AB köşesinden en rahatsız edici gelişme Pekka Haavisto'nun yaptığı olağanüstü açıklamalar şeklinde geldi (Resimde), Finlandiya dışişleri bakanı ve AB Yüksek Temsilcisi temsilcisi, 15 Haziran 2021'de Avrupa Parlamentosu'nun Dış İlişkiler ve Kalkınma komitelerinin toplantısında yaptığı konuşmada. Olayların ve gerçeklerin sahadaki birçok yanlış karakterizasyonundan Etiyopyalılar özellikle şu ifadeden etkilendiler: Etiyopya hükümeti “Tigrayanları 100 yıl boyunca ortadan kaldırmayı” planlıyor. Eğer doğruysa, bu son derece tehlikelidir ve tüm dünya bundan alarma geçmelidir. Bu nedenle, bakanın daha spesifik olma ve iddialarını kanıtlama yükümlülüğü vardır. Bu tür bilgiler, iddia edilen plandan haberdar olduktan birkaç ay sonra kamu tüketiminden ziyade ilgili makamlara ifşa edilmeli ve tartışılmalıdır.

reklâm

Bu özel anda neden böylesine korkunç bir iddiayı ifşa etmeyi seçtiği sadece tahmin edilebilir, ancak iddia Etiyopya'daki çeşitli topluluklar arasında kalıcı bir düşmanlık ve şüphe ya da etnik gruplar arası şiddet olarak yorumlanıyor. Etiyopya hükümeti bu sözleri “sorumsuz ve diplomatik olmayan” olarak nitelendirdi. Bu tür uygunsuz açıklamalar yardımcı olmuyor ve TPLF'nin kaçak liderleri için o kadar da örtük destek değil.

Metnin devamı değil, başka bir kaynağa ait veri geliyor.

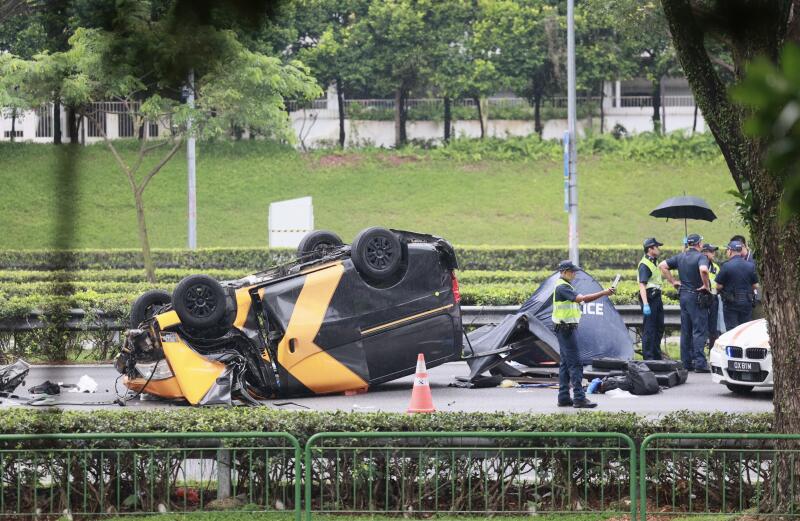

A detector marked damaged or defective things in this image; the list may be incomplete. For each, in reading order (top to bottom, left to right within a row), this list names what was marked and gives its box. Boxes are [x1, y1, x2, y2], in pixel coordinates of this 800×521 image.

shattered car part [115, 225, 460, 404]
overturned yellow car [115, 229, 460, 406]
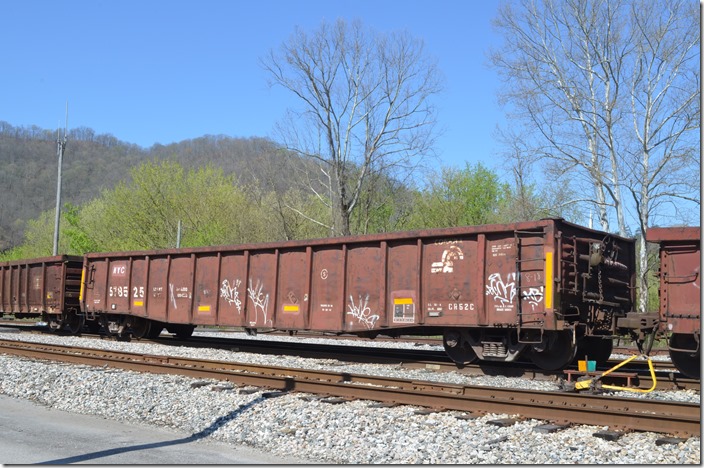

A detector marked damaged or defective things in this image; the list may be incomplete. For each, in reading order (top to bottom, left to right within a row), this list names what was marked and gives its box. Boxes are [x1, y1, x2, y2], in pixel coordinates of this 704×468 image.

rusty brown freight car [0, 256, 84, 332]
rusty brown freight car [80, 218, 636, 370]
rusty brown freight car [648, 225, 700, 378]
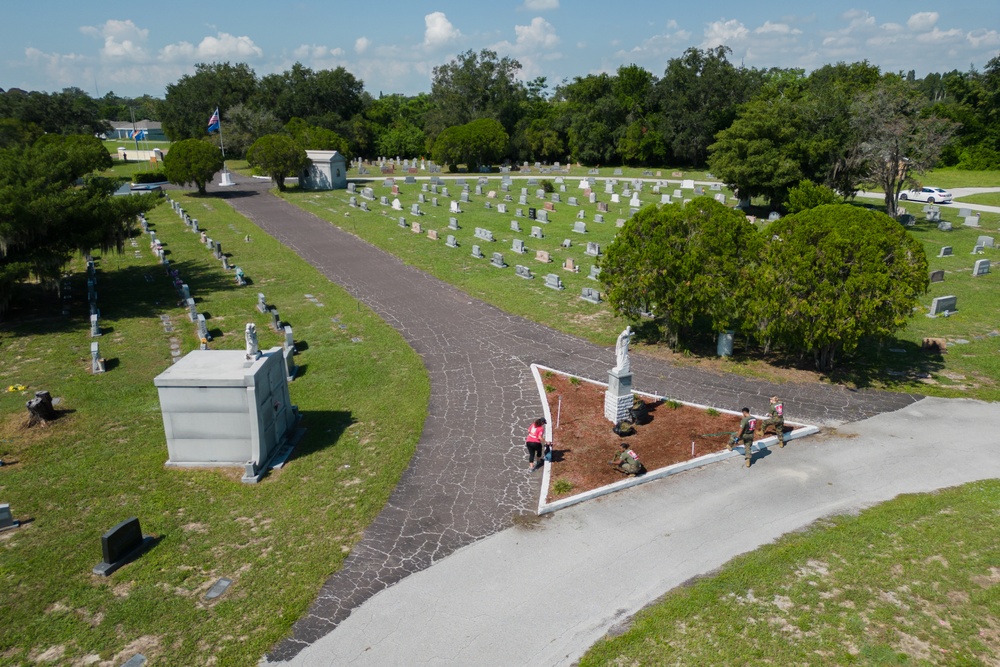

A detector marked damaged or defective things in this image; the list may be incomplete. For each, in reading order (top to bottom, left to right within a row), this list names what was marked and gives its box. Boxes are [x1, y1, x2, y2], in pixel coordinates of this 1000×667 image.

cracked asphalt path [213, 177, 920, 664]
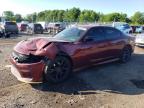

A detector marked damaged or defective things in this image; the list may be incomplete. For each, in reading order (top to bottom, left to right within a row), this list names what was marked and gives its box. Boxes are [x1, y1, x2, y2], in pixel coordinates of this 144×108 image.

crumpled hood [13, 37, 67, 55]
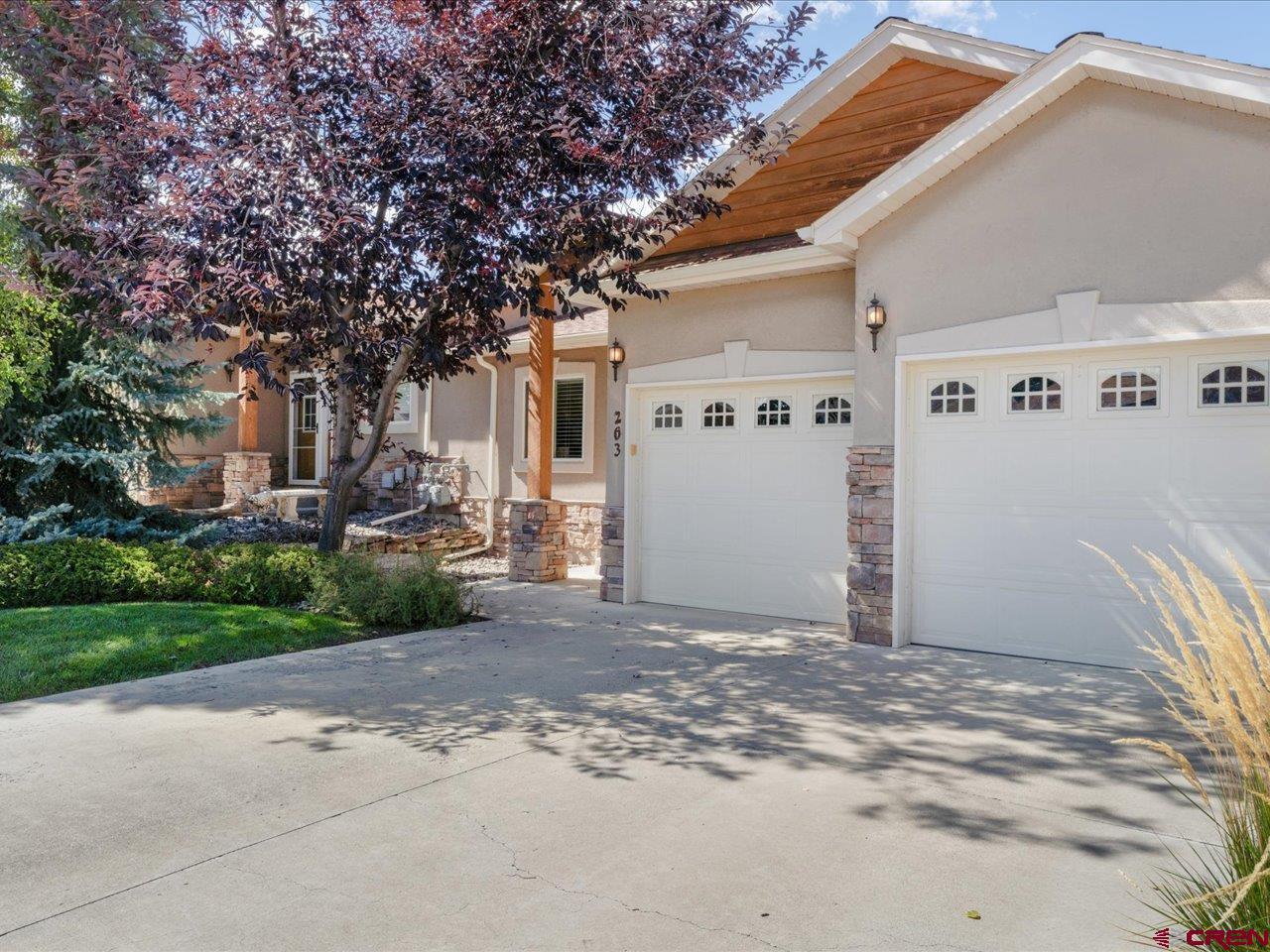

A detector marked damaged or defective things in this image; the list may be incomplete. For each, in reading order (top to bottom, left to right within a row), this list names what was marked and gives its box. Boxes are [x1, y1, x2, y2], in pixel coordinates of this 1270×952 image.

cracked pavement [0, 578, 1204, 949]
crack in concrete [467, 822, 787, 952]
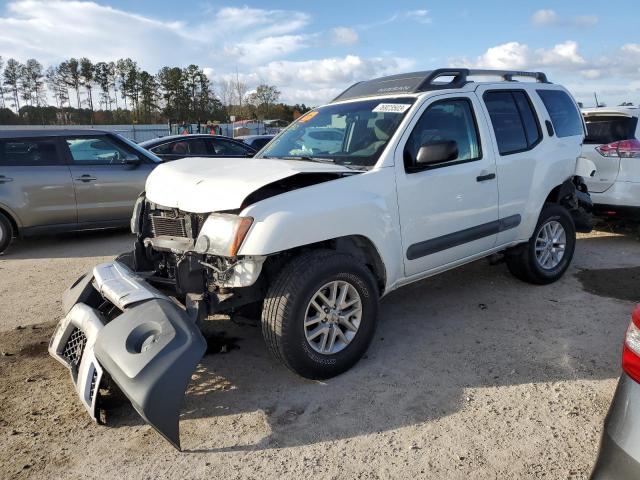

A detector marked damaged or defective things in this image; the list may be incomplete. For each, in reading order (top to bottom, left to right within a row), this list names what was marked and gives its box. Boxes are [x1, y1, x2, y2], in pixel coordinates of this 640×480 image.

crumpled hood [144, 157, 352, 213]
detached front bumper cover [49, 260, 206, 448]
damaged front end [49, 260, 206, 448]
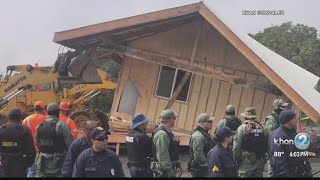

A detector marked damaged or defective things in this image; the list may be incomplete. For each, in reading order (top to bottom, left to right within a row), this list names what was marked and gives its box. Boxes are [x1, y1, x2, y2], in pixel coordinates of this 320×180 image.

broken window frame [155, 65, 192, 102]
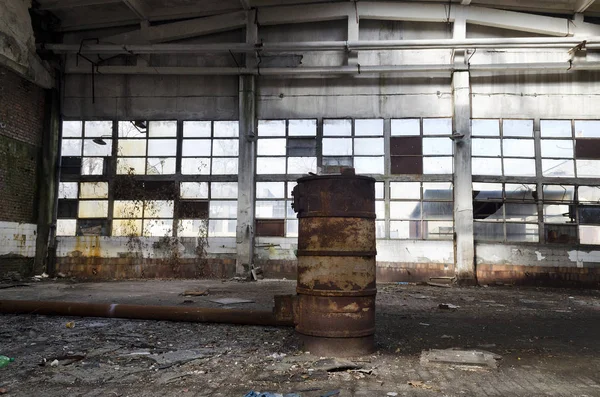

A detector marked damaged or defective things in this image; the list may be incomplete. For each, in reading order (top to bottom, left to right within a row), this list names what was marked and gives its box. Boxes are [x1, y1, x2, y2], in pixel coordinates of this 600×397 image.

broken window pane [84, 120, 112, 137]
broken window pane [149, 120, 177, 137]
broken window pane [183, 120, 211, 137]
broken window pane [212, 120, 238, 137]
broken window pane [258, 119, 286, 136]
broken window pane [288, 119, 316, 136]
broken window pane [324, 118, 352, 135]
broken window pane [356, 117, 384, 136]
broken window pane [392, 117, 420, 136]
broken window pane [422, 117, 450, 135]
broken window pane [472, 118, 500, 137]
broken window pane [504, 118, 532, 137]
broken window pane [540, 119, 572, 138]
broken window pane [572, 119, 600, 138]
broken window pane [61, 139, 82, 156]
broken window pane [256, 137, 288, 154]
broken window pane [324, 137, 352, 154]
broken window pane [422, 137, 450, 154]
broken window pane [502, 139, 536, 158]
broken window pane [540, 139, 576, 158]
broken window pane [147, 157, 176, 174]
broken window pane [180, 157, 211, 174]
broken window pane [212, 157, 238, 174]
broken window pane [255, 157, 286, 174]
broken window pane [288, 156, 316, 173]
broken window pane [352, 156, 384, 173]
broken window pane [424, 156, 452, 173]
broken window pane [474, 156, 502, 175]
broken window pane [502, 159, 536, 176]
broken window pane [79, 183, 109, 200]
broken window pane [180, 182, 209, 200]
broken window pane [212, 183, 238, 200]
broken window pane [392, 182, 420, 200]
broken window pane [78, 200, 108, 218]
broken window pane [209, 200, 237, 218]
broken window pane [390, 201, 422, 220]
broken window pane [209, 218, 237, 237]
broken window pane [506, 223, 540, 241]
rusty metal barrel [290, 167, 376, 356]
corroded metal surface [290, 168, 376, 356]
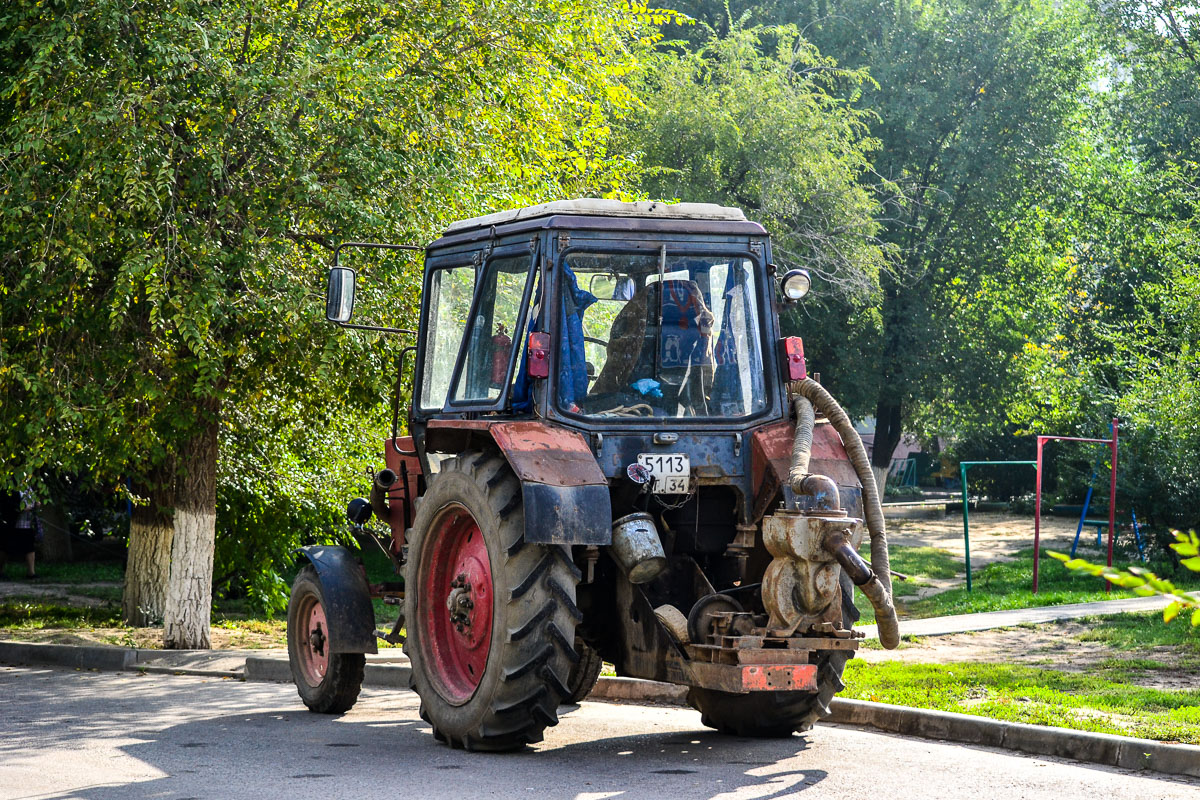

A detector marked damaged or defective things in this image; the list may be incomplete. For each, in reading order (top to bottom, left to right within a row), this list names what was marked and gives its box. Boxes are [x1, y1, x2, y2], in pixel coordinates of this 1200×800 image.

rusty metal surface [489, 422, 609, 484]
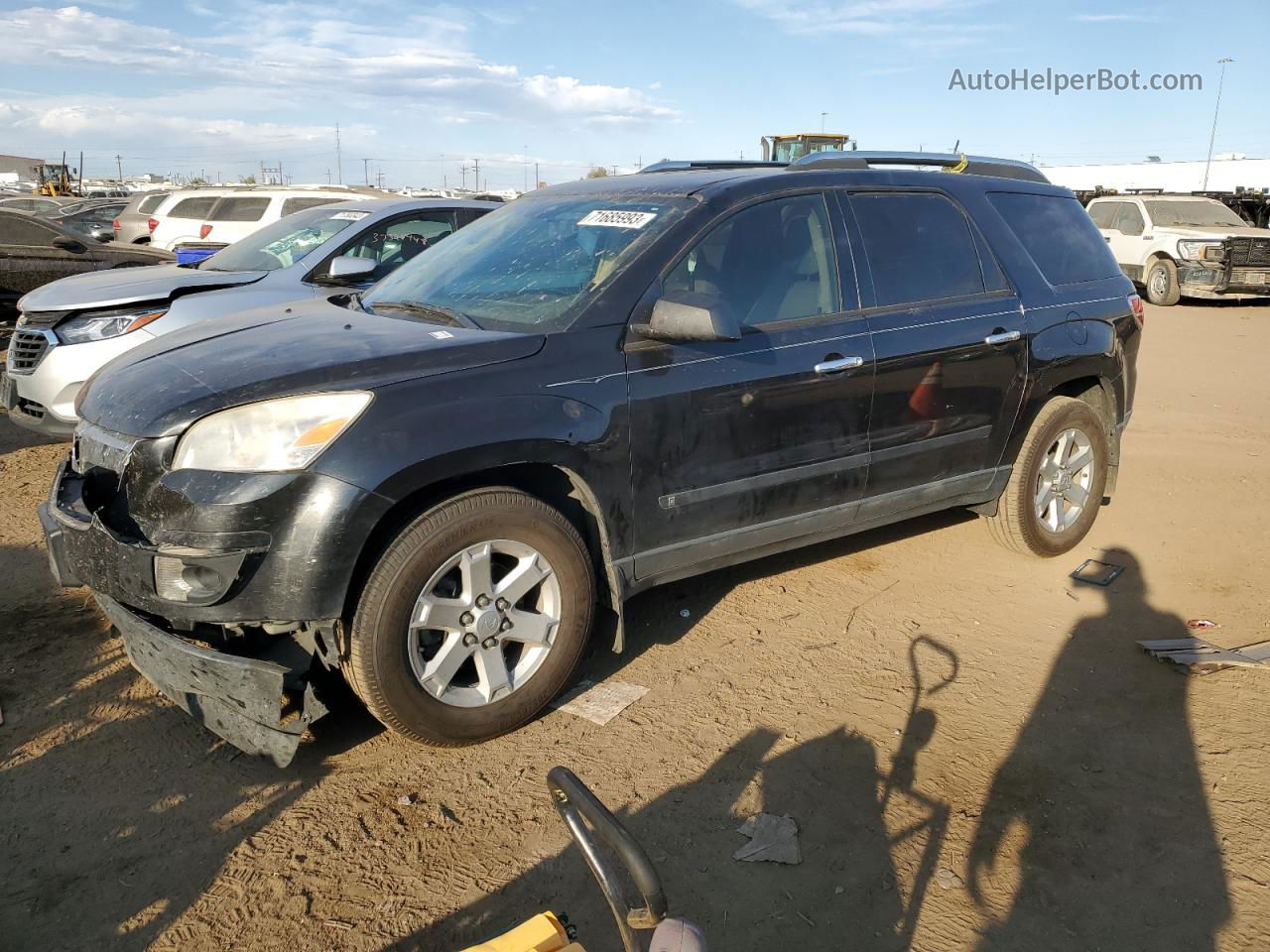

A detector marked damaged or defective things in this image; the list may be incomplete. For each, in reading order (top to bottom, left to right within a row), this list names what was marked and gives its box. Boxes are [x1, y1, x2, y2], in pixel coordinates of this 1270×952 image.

damaged front bumper [96, 596, 329, 767]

Daha da önemlisi, Haavisto'nun kışkırtıcı açıklamalarını yapmasından neredeyse üç hafta sonra AB, ciddi iddia hakkında yorum yapmadı. Özel elçisinin iddiasını paylaşması mümkün mü? AB, tutumunu kamuoyuna açıklayarak, Etiyopya ile gelecekteki ilişkilerin tarafsızlık, güven ve sorumluluğa dayalı olup olmayacağını, iddianın ağırlığını göz önünde bulundurarak belirleyecek.

Bu makaleyi paylaş:

EU Reporter, çok çeşitli bakış açılarını ifade eden çeşitli dış kaynaklardan makaleler yayınlamaktadır. Bu makalelerde alınan pozisyonlar mutlaka EU Reporter'ınkiler değildir.